Consicentiousness seems to be related to saying ‘yeah’ less but ‘yes’ more. It also shows a rather large negative relationship for ‘donate’ and ‘know’. Next comes extroversion.

extrovert_freq <- fulltidy %>%
  filter(!is.na(extrovert)) %>%
  count(extrovert, Word) %>%
  complete(extrovert, Word, fill = list(n = 0)) %>%
  group_by(extrovert) %>%
  mutate(value_total = sum(n)) %>%
  ungroup() %>%
  group_by(Word) %>%
  filter(sum(n) > 50) %>%
  ungroup()

extrovert_slopes <- extrovert_freq %>%
  nest(tiny_tibbles = c(extrovert, n, value_total)) %>%
  mutate(models = map(tiny_tibbles, ~glm(cbind(n, value_total) ~ extrovert, data = ., family = "binomial"))) %>%
  mutate(models = map(models, tidy)) %>%
  select(-tiny_tibbles) %>%
  unnest(models) %>%
  filter(term == "extrovert") %>%
  mutate(p.value = p.adjust(p.value))

#extrovert_slopes %>%
#  slice_min(p.value, n = 9) %>%
extrovert_slopes %>%
  arrange(p.value) %>% head(n=9) %>%   
  inner_join(extrovert_freq) %>%
  ggplot(aes(extrovert, n / value_total)) +
  geom_point() +
  geom_smooth(method = "lm") +
  facet_wrap(~Word) +
  scale_y_continuous(labels = scales::percent_format()) +
  labs(title = "The Big Five: Extroversion", x = "Extroversion score",
       y = "Word frequency", subtitle = "Extroverted people are less likely to say choose, much more likely to say time")

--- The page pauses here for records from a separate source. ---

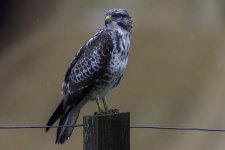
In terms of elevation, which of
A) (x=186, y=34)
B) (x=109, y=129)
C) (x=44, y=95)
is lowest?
(x=109, y=129)

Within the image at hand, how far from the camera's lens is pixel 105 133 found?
531 cm

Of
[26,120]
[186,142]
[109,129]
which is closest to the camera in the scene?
[109,129]

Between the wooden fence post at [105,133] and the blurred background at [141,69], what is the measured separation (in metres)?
5.66

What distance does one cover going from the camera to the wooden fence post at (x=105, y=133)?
5.29 m

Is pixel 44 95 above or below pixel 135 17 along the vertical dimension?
below

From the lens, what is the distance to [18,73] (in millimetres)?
12234

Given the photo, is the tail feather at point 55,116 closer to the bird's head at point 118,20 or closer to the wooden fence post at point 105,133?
the bird's head at point 118,20

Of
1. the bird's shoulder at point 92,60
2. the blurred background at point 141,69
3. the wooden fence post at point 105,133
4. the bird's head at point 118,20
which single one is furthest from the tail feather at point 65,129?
the blurred background at point 141,69

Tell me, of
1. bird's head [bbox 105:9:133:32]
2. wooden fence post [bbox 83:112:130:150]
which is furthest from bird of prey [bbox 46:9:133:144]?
wooden fence post [bbox 83:112:130:150]

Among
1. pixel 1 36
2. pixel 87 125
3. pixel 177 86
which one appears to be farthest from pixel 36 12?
pixel 87 125

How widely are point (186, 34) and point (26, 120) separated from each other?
7.05 ft

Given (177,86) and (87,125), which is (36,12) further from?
(87,125)

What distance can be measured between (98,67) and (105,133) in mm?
1727

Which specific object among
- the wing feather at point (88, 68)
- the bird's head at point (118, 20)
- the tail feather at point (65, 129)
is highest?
the bird's head at point (118, 20)
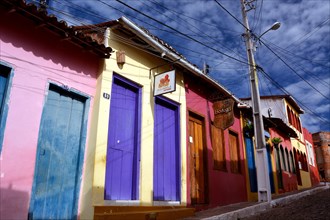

Important note: Because the 9th p.value [“0”] is 1, slice_min() fails here, as the remaining effect sizes are also 1. Here we just have to use the smallest values of arrange()As we can see, extroverts are less likely to say many of these words, including ‘bad’ and ‘point’ but much more likely to say ‘time’ and ‘weekend’. Now for neuroticsm.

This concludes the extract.